_TASK TO CARRY OUT:_
Please reproduce, word for word, the part of the stellar classification article below that runs from "Researchers trained the" up to and including "the models' versatility.".

_SOURCE EXTRACT:_
== Segment start ==
AI boosts accuracy in stellar classification efforts

AI boosts accuracy in stellar classification efforts
by Simon Mansfield
Sydney, Australia (SPX) Mar 25, 2025

AI tools are revolutionizing the way astronomers study celestial bodies, offering new levels of precision and automation in classifying stars. A global research collaboration recently demonstrated how deep learning algorithms and large language models can efficiently and accurately categorize stars based on their light curves. The findings, published on February 26 in *Intelligent Computing*, are detailed in a study titled "Deep Learning and Methods Based on Large Language Models Applied to Stellar Light Curve Classification."

Central to the research is the StarWhisper LightCurve series, a set of three AI-powered models developed to process and classify variable stars from light curve data. These models utilize automated deep learning techniques, which autonomously adjust key training parameters such as learning rate, batch size, and model complexity, thereby reducing the need for manual adjustments.

Researchers trained the models using light curve data obtained from NASA's Kepler and K2 missions. The dataset primarily included five major types of variable stars, along with a smaller subset of rare star types to enhance the models' versatility.
== Segment end ==
_PROVIDED MATERIAL:_
== Segment start ==
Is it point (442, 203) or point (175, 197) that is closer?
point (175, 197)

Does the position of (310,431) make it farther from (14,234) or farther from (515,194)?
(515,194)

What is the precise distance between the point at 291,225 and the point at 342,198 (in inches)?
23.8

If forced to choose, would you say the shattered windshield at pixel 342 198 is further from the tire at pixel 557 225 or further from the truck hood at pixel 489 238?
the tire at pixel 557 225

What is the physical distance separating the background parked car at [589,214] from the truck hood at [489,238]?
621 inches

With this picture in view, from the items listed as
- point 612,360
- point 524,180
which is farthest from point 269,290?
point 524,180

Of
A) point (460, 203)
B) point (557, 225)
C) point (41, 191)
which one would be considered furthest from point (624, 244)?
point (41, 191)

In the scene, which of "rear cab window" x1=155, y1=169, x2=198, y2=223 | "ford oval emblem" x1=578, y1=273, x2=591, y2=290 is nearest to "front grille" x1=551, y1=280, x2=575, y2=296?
== Segment end ==
_EXPECTED ANSWER:_
Researchers trained the models using light curve data obtained from NASA's Kepler and K2 missions. The dataset primarily included five major types of variable stars, along with a smaller subset of rare star types to enhance the models' versatility.